Quoted passage:
= = = = = = =

Outten offers answers on issues in the 30th District

30th Representative District

In the leadup to Nov. 8’s election, the Delaware State News will be running questionnaires from various candidates. If you’ve missed any, visit https://delawarestatenews.net/ and click on the “vote 2016” tab.

The 30th Representative District serves the Harrington area.

William “Bobby” Outten, Republican

Age: 68

Occupation: Full-time legislator

vote-logo-2016Family: Wife Barbara Lynn

Elective experience: Incumbent, 30th Representative District

Charles Groce, Democrat

Age: Not available

Occupation: Lieutenant, Wyoming Police Department

Family: Wife, Linda, and two daughters

Elective experience: None

Editor’s note: Mr. Groce did not respond to the Delaware State News candidate survey.

Bobby Outten

William “Bobby” Outten

1. What would be your top priority in this office?

= = = = = = =

In the 30th District questionnaire, what occupation is listed for Charles Groce? Please answer in a few words. The items that come next have no connection to the 30th District questionnaire.

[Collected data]

= = = = = = =

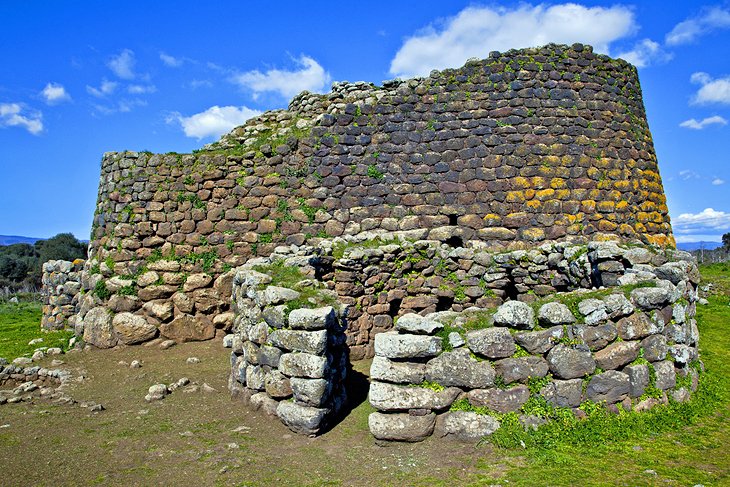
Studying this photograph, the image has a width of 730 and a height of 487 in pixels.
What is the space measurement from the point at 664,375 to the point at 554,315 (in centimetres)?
180

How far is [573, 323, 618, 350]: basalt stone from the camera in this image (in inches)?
259

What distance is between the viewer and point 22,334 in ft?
49.2

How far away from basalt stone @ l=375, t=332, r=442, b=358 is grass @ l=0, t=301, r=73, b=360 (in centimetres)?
971

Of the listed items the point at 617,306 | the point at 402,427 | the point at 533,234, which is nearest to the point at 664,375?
the point at 617,306

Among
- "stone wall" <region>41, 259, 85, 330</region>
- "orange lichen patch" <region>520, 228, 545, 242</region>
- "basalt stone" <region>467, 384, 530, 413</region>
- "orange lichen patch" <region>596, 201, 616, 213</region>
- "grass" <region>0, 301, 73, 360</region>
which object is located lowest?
"basalt stone" <region>467, 384, 530, 413</region>

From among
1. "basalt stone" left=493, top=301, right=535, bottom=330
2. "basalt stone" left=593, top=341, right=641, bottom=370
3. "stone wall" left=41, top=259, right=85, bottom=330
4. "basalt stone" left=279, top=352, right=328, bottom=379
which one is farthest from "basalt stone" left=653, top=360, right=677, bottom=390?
"stone wall" left=41, top=259, right=85, bottom=330

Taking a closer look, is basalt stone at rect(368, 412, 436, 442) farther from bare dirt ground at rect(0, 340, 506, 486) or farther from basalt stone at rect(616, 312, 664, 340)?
basalt stone at rect(616, 312, 664, 340)

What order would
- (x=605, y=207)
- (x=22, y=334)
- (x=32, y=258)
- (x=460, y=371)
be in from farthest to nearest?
(x=32, y=258), (x=22, y=334), (x=605, y=207), (x=460, y=371)

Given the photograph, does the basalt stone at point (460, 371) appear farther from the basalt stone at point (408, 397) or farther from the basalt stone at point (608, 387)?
the basalt stone at point (608, 387)

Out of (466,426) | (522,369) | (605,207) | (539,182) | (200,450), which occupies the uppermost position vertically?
(539,182)

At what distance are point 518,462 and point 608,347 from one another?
1973 mm

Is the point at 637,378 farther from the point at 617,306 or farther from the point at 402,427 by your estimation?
the point at 402,427

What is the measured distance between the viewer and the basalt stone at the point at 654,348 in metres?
6.90

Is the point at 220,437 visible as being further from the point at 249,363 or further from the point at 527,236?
the point at 527,236
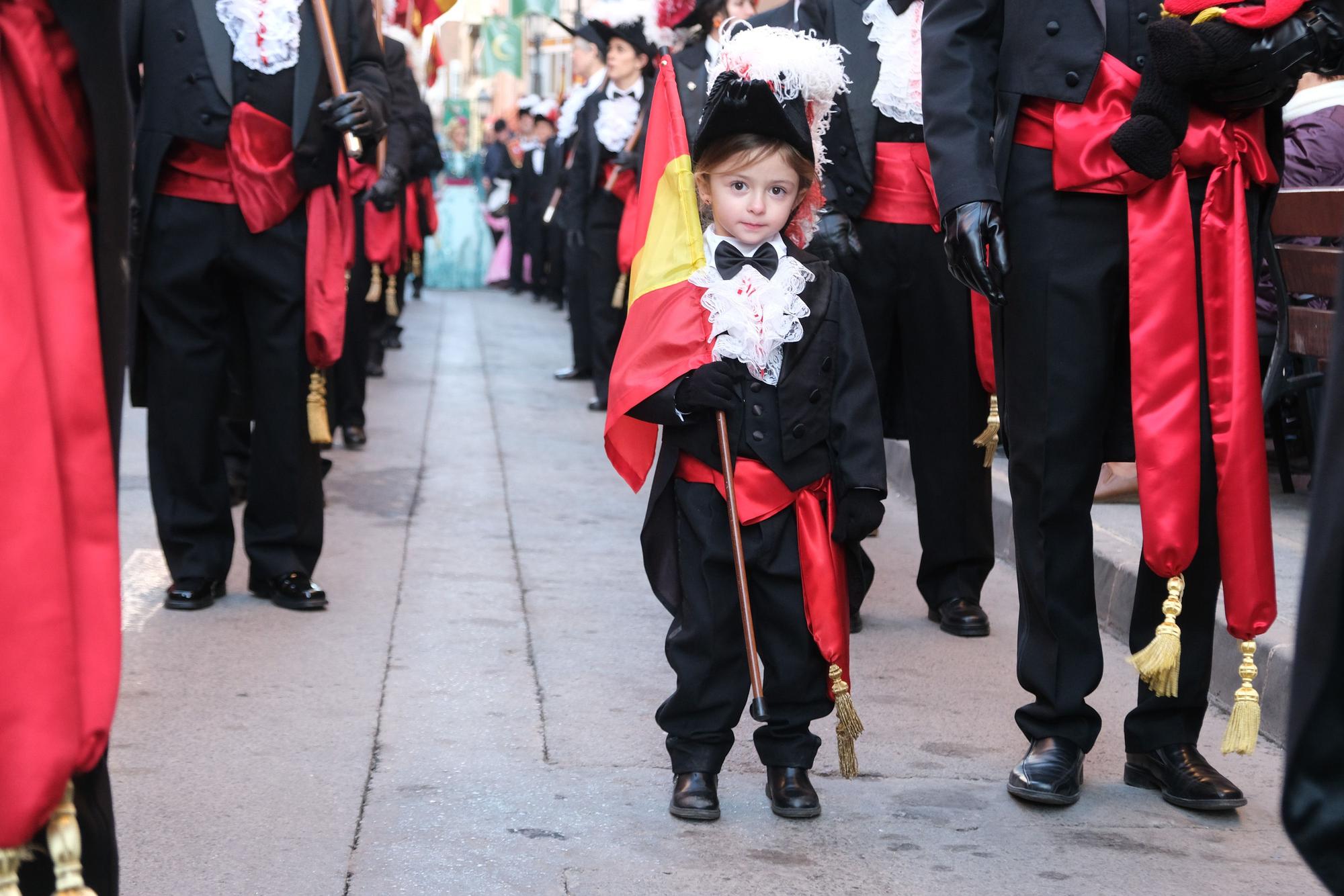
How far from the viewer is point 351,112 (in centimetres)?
518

= = = = = = =

Exercise output: Lieutenant, Wyoming Police Department